Stated goal.
Nothing before the line containing "In the photograph, which of the" belongs in the answer; quote that line and all lines after it through the end of the material, word for word.

Source material.
--------------------

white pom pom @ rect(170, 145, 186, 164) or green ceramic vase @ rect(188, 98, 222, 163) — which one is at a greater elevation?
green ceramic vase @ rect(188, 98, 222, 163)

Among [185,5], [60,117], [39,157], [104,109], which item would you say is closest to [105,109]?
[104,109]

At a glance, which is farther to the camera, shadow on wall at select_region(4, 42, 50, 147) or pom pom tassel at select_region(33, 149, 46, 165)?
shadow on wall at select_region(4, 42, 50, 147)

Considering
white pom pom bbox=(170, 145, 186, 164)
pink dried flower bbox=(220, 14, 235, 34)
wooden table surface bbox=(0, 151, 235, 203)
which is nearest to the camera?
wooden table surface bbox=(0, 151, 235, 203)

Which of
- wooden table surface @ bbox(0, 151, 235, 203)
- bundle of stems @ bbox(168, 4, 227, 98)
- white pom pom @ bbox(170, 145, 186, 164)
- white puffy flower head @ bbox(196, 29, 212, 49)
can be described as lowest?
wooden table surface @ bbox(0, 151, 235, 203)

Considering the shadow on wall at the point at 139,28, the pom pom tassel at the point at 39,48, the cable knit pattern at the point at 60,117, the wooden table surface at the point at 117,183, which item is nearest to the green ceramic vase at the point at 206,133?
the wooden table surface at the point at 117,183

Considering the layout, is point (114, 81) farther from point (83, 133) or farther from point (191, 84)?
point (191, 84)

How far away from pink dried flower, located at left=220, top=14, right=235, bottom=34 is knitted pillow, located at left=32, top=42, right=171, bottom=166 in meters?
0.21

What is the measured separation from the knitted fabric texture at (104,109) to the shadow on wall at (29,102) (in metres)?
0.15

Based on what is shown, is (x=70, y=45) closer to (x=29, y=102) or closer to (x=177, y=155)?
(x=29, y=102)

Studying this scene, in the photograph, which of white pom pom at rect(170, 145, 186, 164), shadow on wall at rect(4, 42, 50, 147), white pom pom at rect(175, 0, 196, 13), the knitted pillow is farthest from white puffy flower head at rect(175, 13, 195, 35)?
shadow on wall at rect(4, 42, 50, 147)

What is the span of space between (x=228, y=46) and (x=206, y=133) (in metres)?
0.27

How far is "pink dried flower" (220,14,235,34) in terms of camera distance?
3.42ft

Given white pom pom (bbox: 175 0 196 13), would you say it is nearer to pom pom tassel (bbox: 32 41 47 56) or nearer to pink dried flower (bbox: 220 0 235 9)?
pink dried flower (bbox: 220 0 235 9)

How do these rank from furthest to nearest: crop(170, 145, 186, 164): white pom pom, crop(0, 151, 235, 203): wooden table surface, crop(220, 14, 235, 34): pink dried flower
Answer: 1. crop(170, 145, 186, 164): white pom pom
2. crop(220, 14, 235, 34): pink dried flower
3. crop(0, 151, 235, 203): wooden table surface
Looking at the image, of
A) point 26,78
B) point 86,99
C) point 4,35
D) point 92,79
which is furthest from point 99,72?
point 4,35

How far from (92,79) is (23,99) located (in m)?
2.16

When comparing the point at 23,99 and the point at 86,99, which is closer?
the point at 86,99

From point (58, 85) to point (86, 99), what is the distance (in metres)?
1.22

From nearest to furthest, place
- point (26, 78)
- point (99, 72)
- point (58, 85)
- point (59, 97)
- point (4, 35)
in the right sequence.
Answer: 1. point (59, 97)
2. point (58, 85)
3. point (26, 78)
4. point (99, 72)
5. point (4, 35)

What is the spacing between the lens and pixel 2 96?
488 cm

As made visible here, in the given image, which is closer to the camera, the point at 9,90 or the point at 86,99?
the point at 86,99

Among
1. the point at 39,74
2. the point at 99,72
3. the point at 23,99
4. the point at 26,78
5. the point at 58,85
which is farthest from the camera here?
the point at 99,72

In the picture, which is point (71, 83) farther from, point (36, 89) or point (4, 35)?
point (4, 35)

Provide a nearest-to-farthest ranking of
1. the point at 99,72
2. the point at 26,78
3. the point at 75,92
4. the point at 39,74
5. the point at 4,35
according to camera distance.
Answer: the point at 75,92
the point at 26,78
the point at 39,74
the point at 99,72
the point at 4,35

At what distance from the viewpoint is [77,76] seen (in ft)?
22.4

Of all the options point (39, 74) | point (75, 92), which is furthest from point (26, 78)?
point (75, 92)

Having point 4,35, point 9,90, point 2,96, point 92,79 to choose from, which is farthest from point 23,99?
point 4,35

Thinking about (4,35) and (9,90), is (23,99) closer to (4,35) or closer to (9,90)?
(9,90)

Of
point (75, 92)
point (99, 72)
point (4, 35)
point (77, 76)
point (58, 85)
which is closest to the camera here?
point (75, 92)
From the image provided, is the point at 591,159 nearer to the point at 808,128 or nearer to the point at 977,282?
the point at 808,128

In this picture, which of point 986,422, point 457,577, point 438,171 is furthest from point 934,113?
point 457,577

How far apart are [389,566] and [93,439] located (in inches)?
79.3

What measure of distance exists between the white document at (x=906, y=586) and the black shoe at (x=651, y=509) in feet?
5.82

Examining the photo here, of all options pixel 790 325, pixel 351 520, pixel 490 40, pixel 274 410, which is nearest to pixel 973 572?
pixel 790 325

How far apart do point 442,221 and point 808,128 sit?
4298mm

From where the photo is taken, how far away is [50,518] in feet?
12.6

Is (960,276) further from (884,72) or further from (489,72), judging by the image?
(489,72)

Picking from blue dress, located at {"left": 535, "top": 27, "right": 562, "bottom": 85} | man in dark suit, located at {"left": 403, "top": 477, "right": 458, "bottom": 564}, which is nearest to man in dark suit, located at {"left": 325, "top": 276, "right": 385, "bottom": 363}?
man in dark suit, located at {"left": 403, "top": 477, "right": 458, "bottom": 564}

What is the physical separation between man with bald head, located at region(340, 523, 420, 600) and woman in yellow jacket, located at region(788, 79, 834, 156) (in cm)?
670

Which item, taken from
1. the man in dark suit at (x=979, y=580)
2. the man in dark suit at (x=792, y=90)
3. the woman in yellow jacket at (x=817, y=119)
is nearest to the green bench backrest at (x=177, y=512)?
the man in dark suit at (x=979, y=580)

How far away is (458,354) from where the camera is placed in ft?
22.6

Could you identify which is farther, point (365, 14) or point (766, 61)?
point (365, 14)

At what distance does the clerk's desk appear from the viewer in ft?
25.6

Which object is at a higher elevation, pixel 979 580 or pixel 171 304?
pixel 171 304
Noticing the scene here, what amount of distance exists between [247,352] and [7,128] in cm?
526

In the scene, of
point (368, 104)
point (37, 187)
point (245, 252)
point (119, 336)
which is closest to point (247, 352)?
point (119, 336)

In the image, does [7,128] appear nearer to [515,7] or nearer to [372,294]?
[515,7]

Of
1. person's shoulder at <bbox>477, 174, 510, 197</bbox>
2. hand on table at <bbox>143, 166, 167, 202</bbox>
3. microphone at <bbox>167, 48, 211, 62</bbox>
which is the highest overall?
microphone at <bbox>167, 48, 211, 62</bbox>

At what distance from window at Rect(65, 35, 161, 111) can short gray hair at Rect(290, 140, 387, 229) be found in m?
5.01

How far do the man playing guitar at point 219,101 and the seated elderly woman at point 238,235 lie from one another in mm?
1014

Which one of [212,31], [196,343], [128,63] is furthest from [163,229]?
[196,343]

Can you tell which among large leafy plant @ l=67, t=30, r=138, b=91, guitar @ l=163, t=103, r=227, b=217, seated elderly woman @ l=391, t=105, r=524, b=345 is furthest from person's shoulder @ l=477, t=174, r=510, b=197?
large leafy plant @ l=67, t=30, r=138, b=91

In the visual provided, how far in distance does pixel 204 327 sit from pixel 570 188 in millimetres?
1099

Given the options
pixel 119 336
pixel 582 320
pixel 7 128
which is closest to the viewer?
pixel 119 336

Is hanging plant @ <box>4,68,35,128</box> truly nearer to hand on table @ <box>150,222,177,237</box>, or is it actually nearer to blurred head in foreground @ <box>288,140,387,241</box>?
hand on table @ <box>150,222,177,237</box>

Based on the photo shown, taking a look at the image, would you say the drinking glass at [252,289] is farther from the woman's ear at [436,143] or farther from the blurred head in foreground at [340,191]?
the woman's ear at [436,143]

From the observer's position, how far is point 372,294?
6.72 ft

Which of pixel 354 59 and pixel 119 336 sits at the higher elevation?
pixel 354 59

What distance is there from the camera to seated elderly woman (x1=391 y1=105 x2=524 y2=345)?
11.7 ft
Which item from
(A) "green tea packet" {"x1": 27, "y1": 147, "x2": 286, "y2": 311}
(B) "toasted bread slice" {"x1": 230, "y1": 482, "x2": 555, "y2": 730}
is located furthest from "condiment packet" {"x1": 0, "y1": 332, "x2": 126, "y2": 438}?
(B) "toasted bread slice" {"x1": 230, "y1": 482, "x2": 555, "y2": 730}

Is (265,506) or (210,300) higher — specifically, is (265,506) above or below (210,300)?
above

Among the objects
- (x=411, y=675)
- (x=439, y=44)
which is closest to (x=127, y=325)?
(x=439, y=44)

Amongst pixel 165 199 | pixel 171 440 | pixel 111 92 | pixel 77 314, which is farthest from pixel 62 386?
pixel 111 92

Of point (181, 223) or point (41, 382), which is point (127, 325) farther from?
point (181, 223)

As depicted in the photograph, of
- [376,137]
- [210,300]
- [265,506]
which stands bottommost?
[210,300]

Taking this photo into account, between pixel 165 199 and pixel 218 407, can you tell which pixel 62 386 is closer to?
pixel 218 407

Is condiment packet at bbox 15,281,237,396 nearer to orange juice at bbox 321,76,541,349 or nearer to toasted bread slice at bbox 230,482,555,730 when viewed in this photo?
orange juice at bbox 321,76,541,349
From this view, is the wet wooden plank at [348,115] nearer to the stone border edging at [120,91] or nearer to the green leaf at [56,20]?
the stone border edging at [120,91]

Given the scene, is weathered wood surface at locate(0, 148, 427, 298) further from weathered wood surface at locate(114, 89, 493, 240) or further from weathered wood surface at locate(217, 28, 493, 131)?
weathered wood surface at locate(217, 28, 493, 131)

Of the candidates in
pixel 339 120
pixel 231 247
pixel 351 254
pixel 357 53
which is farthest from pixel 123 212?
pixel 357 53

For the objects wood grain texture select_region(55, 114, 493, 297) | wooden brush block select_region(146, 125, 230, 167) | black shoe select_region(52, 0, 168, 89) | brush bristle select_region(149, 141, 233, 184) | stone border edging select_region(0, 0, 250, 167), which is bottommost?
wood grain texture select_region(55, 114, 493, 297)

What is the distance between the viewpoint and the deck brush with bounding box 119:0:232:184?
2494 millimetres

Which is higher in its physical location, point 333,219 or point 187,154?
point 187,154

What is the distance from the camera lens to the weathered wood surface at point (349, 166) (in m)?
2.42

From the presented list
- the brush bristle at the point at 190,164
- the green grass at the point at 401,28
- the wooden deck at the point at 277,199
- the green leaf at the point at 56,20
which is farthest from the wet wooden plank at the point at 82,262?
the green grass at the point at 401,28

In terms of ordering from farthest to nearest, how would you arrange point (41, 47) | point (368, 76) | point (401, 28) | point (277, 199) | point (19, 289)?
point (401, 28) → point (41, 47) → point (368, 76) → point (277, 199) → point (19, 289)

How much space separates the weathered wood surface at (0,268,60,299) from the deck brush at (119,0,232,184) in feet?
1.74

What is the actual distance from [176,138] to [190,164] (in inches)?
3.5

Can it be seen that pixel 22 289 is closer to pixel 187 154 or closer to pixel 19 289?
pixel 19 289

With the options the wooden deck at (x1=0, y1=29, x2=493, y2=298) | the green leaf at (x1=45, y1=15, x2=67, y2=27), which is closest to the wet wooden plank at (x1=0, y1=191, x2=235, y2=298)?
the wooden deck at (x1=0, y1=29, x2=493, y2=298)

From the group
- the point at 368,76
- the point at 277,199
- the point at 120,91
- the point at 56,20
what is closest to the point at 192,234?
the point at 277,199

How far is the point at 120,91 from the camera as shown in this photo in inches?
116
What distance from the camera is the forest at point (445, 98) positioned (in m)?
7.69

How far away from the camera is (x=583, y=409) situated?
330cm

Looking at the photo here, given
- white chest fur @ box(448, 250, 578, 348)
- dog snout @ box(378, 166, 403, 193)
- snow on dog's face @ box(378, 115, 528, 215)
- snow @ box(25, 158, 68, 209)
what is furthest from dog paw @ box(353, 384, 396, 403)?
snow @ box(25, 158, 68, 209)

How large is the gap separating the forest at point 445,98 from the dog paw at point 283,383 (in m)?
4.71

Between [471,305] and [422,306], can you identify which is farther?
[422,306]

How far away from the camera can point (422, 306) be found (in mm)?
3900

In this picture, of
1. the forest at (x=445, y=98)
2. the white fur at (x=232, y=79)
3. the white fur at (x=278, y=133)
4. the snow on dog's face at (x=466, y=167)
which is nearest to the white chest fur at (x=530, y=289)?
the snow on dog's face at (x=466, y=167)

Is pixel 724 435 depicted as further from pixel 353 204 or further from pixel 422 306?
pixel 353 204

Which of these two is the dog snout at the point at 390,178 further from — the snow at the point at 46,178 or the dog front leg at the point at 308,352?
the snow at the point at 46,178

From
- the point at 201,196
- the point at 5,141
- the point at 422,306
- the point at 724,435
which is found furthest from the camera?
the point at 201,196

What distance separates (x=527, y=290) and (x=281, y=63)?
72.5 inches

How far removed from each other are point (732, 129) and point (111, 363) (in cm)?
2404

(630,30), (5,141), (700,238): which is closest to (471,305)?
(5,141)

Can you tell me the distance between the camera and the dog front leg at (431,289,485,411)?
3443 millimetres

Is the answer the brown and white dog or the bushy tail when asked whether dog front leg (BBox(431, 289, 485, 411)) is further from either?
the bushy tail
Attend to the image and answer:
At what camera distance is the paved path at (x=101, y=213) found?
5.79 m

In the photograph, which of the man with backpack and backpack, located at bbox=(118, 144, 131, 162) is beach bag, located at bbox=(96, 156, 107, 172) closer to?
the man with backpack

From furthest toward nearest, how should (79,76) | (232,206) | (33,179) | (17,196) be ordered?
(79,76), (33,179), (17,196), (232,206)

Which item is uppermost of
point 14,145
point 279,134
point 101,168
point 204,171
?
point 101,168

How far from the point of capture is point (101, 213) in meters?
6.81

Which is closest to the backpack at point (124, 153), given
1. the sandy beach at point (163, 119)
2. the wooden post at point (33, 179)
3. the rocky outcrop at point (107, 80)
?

--------------------

Answer for the task.
In the photograph, which of the man with backpack and backpack, located at bbox=(118, 144, 131, 162) is beach bag, located at bbox=(96, 156, 107, 172) closer to?
the man with backpack

From furthest toward nearest, how should (79,76) | (232,206) | (33,179) | (17,196) be ordered?
(79,76), (33,179), (17,196), (232,206)

Which item is uppermost of
point 14,145
point 279,134
point 101,168
point 204,171
?
point 101,168

How far from the point of capture is point (101, 213) in meters?
6.81

Which is closest to the backpack at point (124, 153), given
1. the sandy beach at point (163, 119)
2. the wooden post at point (33, 179)
3. the rocky outcrop at point (107, 80)
?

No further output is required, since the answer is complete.